Maintaining the Read Visibility Invariant

Since the get() path is lock-free, we must be extremely careful about the order in which we search for data. If we aren't careful, a record could "disappear" for a few microseconds during the swap.

To prevent this, the get() method follows a strict Newest-to-Oldest hierarchy:

  1. The Active Memtable: We check the AtomicReference first.
  2. The Immutable Queue: We iterate through immutableMemtables. Because we use addFirst(), the most recently retired memtables are checked first.
  3. SSTables: Finally, we hit the disk via the ssTableManager.

By the time a Memtable is removed from the immutableMemtables deque, its data is guaranteed to be persisted in an SSTable, maintaining a seamless "hand-off" of data visibility.

Asynchronous flushing

Flushing is the process of serializing a memtable to disc to become an SSTable. Once we implemented the above describe memtable rotation and start to gather the now immutable memtables into a queue we need a backround thread to poll this quesus and do the actual flushing.

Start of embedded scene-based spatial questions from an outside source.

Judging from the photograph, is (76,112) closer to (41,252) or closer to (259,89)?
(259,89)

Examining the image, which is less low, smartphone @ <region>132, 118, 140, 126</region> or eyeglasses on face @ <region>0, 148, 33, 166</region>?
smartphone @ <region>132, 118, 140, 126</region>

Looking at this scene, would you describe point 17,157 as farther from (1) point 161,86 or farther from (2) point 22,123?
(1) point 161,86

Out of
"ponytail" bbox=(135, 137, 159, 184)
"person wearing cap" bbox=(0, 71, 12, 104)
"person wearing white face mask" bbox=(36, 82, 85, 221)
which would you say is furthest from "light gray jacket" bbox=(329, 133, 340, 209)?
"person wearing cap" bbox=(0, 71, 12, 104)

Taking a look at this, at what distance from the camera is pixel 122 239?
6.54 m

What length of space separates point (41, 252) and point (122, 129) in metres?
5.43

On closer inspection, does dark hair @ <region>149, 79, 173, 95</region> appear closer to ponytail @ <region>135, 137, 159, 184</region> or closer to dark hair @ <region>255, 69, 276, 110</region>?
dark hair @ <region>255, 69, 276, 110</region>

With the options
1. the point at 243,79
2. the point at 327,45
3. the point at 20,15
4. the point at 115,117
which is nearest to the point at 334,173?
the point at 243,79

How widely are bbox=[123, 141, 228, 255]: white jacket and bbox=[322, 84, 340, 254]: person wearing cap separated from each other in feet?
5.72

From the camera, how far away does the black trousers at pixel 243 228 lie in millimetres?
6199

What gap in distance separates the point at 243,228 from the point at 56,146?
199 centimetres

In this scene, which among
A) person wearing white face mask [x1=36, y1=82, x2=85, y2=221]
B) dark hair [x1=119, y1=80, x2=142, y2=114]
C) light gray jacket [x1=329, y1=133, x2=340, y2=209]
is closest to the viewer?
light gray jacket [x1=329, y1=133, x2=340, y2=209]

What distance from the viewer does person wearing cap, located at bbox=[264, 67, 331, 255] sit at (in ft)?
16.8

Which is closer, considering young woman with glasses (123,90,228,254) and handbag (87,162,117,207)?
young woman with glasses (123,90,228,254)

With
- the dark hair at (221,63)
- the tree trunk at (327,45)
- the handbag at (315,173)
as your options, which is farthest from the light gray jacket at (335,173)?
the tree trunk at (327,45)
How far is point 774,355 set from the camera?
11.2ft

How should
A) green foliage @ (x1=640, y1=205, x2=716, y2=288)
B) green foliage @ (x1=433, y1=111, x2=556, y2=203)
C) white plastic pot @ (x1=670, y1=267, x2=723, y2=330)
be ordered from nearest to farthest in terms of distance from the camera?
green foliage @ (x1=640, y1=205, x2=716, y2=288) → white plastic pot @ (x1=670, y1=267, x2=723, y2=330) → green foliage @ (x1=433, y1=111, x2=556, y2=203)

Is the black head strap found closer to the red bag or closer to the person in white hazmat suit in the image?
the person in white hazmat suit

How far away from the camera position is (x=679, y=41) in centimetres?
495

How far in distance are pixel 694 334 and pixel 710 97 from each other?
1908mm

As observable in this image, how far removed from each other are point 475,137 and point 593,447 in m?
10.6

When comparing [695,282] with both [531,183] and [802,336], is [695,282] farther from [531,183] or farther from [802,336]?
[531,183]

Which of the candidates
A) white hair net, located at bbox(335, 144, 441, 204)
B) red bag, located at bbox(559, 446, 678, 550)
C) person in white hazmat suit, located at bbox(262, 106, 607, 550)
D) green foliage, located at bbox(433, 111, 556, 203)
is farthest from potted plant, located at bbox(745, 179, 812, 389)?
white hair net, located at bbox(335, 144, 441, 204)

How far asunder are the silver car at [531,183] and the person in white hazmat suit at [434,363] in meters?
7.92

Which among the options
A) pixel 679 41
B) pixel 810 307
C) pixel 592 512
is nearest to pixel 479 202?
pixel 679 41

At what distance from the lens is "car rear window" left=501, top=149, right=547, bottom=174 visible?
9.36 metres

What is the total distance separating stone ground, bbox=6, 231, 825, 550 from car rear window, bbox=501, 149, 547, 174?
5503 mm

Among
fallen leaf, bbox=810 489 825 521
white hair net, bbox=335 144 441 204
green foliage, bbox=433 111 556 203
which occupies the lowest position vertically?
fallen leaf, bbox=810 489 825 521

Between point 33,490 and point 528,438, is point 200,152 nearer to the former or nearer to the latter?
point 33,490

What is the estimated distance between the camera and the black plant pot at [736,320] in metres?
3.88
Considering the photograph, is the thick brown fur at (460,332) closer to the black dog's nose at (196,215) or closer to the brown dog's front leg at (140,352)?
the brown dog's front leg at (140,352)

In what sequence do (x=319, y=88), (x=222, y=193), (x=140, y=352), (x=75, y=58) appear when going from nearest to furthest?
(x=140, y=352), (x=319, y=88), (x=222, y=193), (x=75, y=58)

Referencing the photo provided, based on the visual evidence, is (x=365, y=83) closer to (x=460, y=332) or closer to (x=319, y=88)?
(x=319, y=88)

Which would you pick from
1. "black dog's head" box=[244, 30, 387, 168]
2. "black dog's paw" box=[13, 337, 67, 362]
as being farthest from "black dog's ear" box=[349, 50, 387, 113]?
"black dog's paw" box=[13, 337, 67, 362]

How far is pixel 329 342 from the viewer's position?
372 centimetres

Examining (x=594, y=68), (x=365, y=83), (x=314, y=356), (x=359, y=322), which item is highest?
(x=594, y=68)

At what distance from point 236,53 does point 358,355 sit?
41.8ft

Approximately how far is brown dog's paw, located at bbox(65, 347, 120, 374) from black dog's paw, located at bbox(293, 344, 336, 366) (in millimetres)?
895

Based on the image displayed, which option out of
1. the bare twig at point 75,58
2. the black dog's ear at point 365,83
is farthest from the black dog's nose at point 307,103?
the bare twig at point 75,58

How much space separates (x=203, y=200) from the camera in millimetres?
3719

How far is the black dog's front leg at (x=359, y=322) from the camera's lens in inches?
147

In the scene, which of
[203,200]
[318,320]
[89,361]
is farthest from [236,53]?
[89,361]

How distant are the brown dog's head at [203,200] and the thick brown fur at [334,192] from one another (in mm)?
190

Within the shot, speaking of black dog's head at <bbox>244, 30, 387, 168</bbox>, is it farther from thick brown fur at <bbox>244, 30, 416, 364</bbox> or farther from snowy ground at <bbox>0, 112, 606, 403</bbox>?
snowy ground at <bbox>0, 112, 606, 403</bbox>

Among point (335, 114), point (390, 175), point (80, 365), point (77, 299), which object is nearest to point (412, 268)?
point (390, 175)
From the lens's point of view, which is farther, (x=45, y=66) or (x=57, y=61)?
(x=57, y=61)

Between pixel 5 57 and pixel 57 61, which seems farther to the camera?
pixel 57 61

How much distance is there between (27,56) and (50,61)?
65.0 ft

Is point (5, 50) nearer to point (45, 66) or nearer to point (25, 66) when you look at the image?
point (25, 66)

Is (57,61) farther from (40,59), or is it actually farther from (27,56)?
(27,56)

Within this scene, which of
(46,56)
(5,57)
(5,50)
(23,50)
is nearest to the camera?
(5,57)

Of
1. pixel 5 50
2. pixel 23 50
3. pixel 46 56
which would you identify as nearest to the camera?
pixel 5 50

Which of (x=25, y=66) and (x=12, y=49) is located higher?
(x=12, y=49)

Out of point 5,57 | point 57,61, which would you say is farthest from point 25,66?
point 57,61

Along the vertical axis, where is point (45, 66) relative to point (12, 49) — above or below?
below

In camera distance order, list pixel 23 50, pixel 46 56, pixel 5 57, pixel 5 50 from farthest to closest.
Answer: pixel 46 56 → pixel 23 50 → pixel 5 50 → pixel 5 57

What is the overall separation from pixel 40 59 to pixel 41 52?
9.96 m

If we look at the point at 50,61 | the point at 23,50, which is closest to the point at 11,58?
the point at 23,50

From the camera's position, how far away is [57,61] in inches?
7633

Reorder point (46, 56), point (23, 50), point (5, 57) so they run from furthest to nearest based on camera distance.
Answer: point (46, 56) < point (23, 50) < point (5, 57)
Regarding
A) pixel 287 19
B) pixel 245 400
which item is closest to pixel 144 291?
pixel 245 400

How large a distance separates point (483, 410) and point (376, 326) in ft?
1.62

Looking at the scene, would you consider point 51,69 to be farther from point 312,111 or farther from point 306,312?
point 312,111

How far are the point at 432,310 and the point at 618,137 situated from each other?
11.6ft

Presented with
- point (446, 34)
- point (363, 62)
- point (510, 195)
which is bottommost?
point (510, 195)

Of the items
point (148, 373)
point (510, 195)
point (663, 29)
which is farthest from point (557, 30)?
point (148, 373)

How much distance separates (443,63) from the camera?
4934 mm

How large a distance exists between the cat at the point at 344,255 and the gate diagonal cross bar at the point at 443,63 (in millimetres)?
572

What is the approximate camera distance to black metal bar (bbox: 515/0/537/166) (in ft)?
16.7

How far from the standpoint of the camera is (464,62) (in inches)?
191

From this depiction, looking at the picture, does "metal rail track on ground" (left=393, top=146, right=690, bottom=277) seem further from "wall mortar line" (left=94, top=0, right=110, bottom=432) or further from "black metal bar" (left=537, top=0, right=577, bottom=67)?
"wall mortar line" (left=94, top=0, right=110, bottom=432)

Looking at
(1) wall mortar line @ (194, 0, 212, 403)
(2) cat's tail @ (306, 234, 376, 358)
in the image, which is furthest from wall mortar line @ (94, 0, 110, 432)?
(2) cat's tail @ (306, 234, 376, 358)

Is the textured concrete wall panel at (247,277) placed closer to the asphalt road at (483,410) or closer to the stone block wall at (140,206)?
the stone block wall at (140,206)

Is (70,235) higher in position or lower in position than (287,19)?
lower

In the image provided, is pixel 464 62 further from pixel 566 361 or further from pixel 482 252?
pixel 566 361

We do this with a single application level background thread.

private final ExecutorService flushExecutor;

...

this.flushExecutor = Executors.newSingleThreadExecutor(r -> {
    Thread t = new Thread(r, "lsm-flush");
    t.setDaemon(true);
    return t;
});

A flush job is submitted to this executor thread as the last step of the memtable rotation, so normally the newly created immutbale memtable is mmediately flushed and won't stay in the queue for long.

private void rotateMemtable(Memtable<K, V> memtable) {
   ...
   flushExecutor.submit(() -> flushImmutableMemtable(immutable));
}

private void flushImmutableMemtable(ImmutableMemtable<K, V> imm) {
    try {
        log.debug("Flushing immutable memtable with segment: {}", imm.getCommitLogSegmentId());

        ssTableManager.flush(imm);

        imm.deleteCommitLogSegment();
        immutableMemtables.remove(imm);

        log.debug("Successfully flushed and removed immutable memtable");
    } catch (IOException e) {
        log.error("Flush failed for segment: {}", imm.getCommitLogSegmentId(), e);
    }
}

Summary

Making something thread safe is rarely trivial and adds a lot of complexity, but is necessary for any real world application.

The first step was to make reads and writes non blocking and move all operations with disk I/O to background threads. In this article I described some core concepts and showed hot the memtable rotation and async memtable -> SSTable flush was implemented.

I will have a follow up article about how the comit log is being persisted asyncronously and what further performance tuning has been done.

The updated codebase is available in GitHub.